Department officials declined to apply Taylor's pre-trial detention credits on both of his consecutive sentences. That was correct under current law. See La. Code Crim. Proc. art. 880(B). But it was wrong here, because Taylor's release date should have been governed by the law applicable at the time of his sentence, which allowed Taylor to apply his credits to both of his sentences.

This appeal, however, does not concern the conduct of lower-level officials at the Department. Rather, the question before us is whether LeBlanc was objectively unreasonable in how he supervised the entire Department.

Taylor contends that LeBlanc should have delegated the calculation of release dates to lawyers rather than non-lawyers—and that his failure to do so was objectively unreasonable. But nothing in the Constitution requires that these determinations be made by attorneys. At the federal level, pre-sentencing reports are routinely conducted by federal probation officers who are not lawyers. If that's objectively reasonable, then it's hard to say that it was objectively unreasonable for LeBlanc to delegate sentencing calculations to non-lawyers as well. We reverse.

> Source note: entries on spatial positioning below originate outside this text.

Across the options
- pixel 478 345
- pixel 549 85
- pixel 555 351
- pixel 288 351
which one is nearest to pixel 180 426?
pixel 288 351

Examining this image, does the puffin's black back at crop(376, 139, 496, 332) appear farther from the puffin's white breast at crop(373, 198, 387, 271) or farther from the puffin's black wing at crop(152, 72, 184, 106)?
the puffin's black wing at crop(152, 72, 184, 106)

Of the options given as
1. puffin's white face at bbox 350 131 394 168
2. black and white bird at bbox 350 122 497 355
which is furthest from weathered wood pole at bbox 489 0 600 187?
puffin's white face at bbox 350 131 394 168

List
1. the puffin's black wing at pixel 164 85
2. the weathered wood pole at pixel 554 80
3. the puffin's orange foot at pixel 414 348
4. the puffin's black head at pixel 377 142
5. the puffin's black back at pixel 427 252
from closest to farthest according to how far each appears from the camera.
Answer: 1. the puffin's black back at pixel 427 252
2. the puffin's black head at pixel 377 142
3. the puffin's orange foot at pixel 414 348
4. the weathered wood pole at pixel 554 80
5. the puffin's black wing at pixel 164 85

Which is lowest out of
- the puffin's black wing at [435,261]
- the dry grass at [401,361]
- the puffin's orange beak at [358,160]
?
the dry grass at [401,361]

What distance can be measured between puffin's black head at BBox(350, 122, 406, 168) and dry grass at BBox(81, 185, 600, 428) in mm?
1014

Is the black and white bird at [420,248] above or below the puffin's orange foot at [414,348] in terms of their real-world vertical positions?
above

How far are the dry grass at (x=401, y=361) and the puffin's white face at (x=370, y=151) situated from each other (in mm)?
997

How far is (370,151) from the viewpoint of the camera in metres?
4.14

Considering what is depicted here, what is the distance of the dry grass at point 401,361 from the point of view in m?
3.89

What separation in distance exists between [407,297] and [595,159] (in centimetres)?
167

1.   Taylor argues that the district court shouldn't have dismissed the other claims. We lack jurisdiction to review those dismissals on interlocutory appeal. This court has jurisdiction to review final decisions of a district court. Tracy v. Lumpkin, 43 F.4th 473, 475 (5th Cir. 2022). But the collateral-order doctrine presents a “narrow” exception to that principle. Id. Under the collateral-order doctrine, “non-final orders are immediately appealable if they: (1) conclusively determine the disputed question; (2) resolve an important issue completely separate from the merits of the action; and (3) are effectively unreviewable on appeal from a final judgment.” Id. (cleaned up). Taylor's remaining claims don't fall within this exception. Nor does pendant jurisdiction exist, because those other claims are not “inextricably intertwined” with the denial of qualified immunity for Secretary LeBlanc. Cutler v. Stephen F. Austin State Univ., 767 F.3d 462, 468 (5th Cir. 2014).